Plasma platinum concentrations were measured in nine of the 11 patients. No clear dose dependency was observed between the plasma platinum concentration and either the dosing concentration or total dose. The pharmacokinetic parameters of SM-11355 (Cmax 5.3–14.2 ng ml−1, Tmax 7–183 days and t1/2 18.4–707.2 days) suggest that, in comparison with cisplatin–lipiodol (Cmax 2–3 μg ml−1, t1/2 5–7 days) (Shibata et al, 1989), the plasma platinum concentration of SM-11355 is considerably lower (approximately 1/100–1/500 than that of cisplatin), but the half-life is much longer. We believe that this reflects the sustained release properties of the SM-11355–lipiodol formulation, in which SM-11355 migrates slowly from the lipiodol phase to the aqueous phase. In two patients receiving a dose of 20 mg ml−1, the lipiodol was washed out earlier than expected, and the retention rate at 3 months after administration was insufficient. However, tumour shrinkage was sustained for 3 months in these patients, although the tumour was not completely eliminated. Again, this probably reflects the ability of SM-11355 to exhibit sustained efficacy.

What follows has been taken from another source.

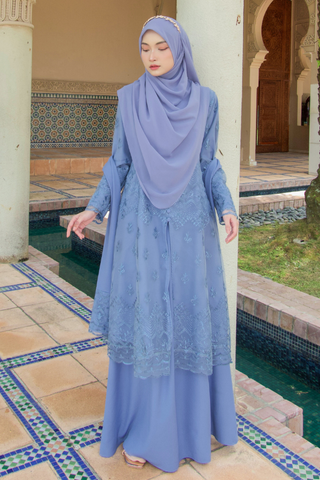 MASTANI PUNJABI 7.0 - Ash Blue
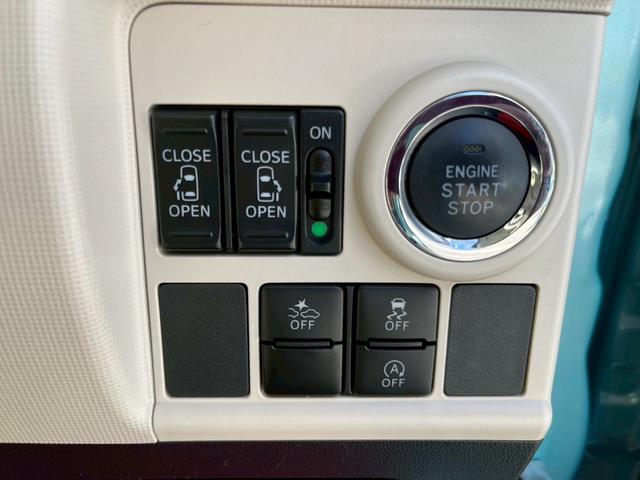 パワースライドドア完備！お子様、ご年配の方でも開け閉め楽々です☆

Finally, the antitumour response of one patient out of 11 was rated as CR at a dose of 12 mg ml−1 and one patient rated PR at a dose of 20 mg ml−1, for an overall response rate of 18.2%. In interpreting these statistics, it is important to note that patients treated at a low dose level were included, because this is a phase I trial. Furthermore, most of the patients had recurrent, advanced disease, with a history of largely unsuccessful cisplatin–lipiodol therapy. Hence, against this background, our results suggest that SM-11355 in conjunction with a lipiodol carrier shows excellent promise for the treatment of HCC. It is, however, recognised that this conclusion is based on data from a phase I study, and further studies will be needed to confirm the efficacy of SM-11355 for HCC.